• **Collected data entries**
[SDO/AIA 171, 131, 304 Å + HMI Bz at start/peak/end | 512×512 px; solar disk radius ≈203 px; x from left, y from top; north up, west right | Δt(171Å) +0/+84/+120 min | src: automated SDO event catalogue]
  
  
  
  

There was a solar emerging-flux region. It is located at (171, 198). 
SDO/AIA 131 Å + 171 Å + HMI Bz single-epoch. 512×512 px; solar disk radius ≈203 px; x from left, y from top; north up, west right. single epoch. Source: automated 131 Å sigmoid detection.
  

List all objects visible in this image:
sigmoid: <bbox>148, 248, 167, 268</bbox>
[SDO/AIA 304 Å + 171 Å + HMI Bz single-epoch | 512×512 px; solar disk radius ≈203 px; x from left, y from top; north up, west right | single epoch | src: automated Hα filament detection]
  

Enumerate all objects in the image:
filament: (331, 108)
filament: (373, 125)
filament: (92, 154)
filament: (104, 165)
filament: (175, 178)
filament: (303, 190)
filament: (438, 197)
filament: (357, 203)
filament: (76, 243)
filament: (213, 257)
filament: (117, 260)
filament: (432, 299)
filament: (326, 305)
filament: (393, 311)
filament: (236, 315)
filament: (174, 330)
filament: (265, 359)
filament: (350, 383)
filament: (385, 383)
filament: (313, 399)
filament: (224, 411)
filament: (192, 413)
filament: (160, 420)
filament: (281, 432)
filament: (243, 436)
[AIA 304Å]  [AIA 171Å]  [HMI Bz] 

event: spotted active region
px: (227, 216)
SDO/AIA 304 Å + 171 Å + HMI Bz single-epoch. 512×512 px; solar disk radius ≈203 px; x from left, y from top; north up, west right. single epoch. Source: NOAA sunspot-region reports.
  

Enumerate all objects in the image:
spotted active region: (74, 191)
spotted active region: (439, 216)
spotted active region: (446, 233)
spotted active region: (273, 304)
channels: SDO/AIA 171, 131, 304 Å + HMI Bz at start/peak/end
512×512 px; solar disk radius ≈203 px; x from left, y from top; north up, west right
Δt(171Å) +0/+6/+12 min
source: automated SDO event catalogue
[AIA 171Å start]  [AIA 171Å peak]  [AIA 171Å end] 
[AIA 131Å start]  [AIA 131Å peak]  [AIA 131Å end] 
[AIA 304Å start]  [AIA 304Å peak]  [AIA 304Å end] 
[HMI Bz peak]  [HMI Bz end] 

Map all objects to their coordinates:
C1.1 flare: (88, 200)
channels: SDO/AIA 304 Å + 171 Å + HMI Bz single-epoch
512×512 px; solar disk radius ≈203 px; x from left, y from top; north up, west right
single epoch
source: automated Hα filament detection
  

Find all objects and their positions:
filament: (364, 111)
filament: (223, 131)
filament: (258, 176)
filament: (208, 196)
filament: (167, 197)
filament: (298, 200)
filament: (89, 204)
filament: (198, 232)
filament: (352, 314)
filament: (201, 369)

• **Task statement**
Retype every entry without changing anything.

• **Result of this task**
[SDO/AIA 171, 131, 304 Å + HMI Bz at start/peak/end | 512×512 px; solar disk radius ≈203 px; x from left, y from top; north up, west right | Δt(171Å) +0/+84/+120 min | src: automated SDO event catalogue]
  
  
  
  

There was a solar emerging-flux region. It is located at (171, 198). 
SDO/AIA 131 Å + 171 Å + HMI Bz single-epoch. 512×512 px; solar disk radius ≈203 px; x from left, y from top; north up, west right. single epoch. Source: automated 131 Å sigmoid detection.
  

List all objects visible in this image:
sigmoid: <bbox>148, 248, 167, 268</bbox>
[SDO/AIA 304 Å + 171 Å + HMI Bz single-epoch | 512×512 px; solar disk radius ≈203 px; x from left, y from top; north up, west right | single epoch | src: automated Hα filament detection]
  

Enumerate all objects in the image:
filament: (331, 108)
filament: (373, 125)
filament: (92, 154)
filament: (104, 165)
filament: (175, 178)
filament: (303, 190)
filament: (438, 197)
filament: (357, 203)
filament: (76, 243)
filament: (213, 257)
filament: (117, 260)
filament: (432, 299)
filament: (326, 305)
filament: (393, 311)
filament: (236, 315)
filament: (174, 330)
filament: (265, 359)
filament: (350, 383)
filament: (385, 383)
filament: (313, 399)
filament: (224, 411)
filament: (192, 413)
filament: (160, 420)
filament: (281, 432)
filament: (243, 436)
[AIA 304Å]  [AIA 171Å]  [HMI Bz] 

event: spotted active region
px: (227, 216)
SDO/AIA 304 Å + 171 Å + HMI Bz single-epoch. 512×512 px; solar disk radius ≈203 px; x from left, y from top; north up, west right. single epoch. Source: NOAA sunspot-region reports.
  

Enumerate all objects in the image:
spotted active region: (74, 191)
spotted active region: (439, 216)
spotted active region: (446, 233)
spotted active region: (273, 304)
channels: SDO/AIA 171, 131, 304 Å + HMI Bz at start/peak/end
512×512 px; solar disk radius ≈203 px; x from left, y from top; north up, west right
Δt(171Å) +0/+6/+12 min
source: automated SDO event catalogue
[AIA 171Å start]  [AIA 171Å peak]  [AIA 171Å end] 
[AIA 131Å start]  [AIA 131Å peak]  [AIA 131Å end] 
[AIA 304Å start]  [AIA 304Å peak]  [AIA 304Å end] 
[HMI Bz peak]  [HMI Bz end] 

Map all objects to their coordinates:
C1.1 flare: (88, 200)
channels: SDO/AIA 304 Å + 171 Å + HMI Bz single-epoch
512×512 px; solar disk radius ≈203 px; x from left, y from top; north up, west right
single epoch
source: automated Hα filament detection
  

Find all objects and their positions:
filament: (364, 111)
filament: (223, 131)
filament: (258, 176)
filament: (208, 196)
filament: (167, 197)
filament: (298, 200)
filament: (89, 204)
filament: (198, 232)
filament: (352, 314)
filament: (201, 369)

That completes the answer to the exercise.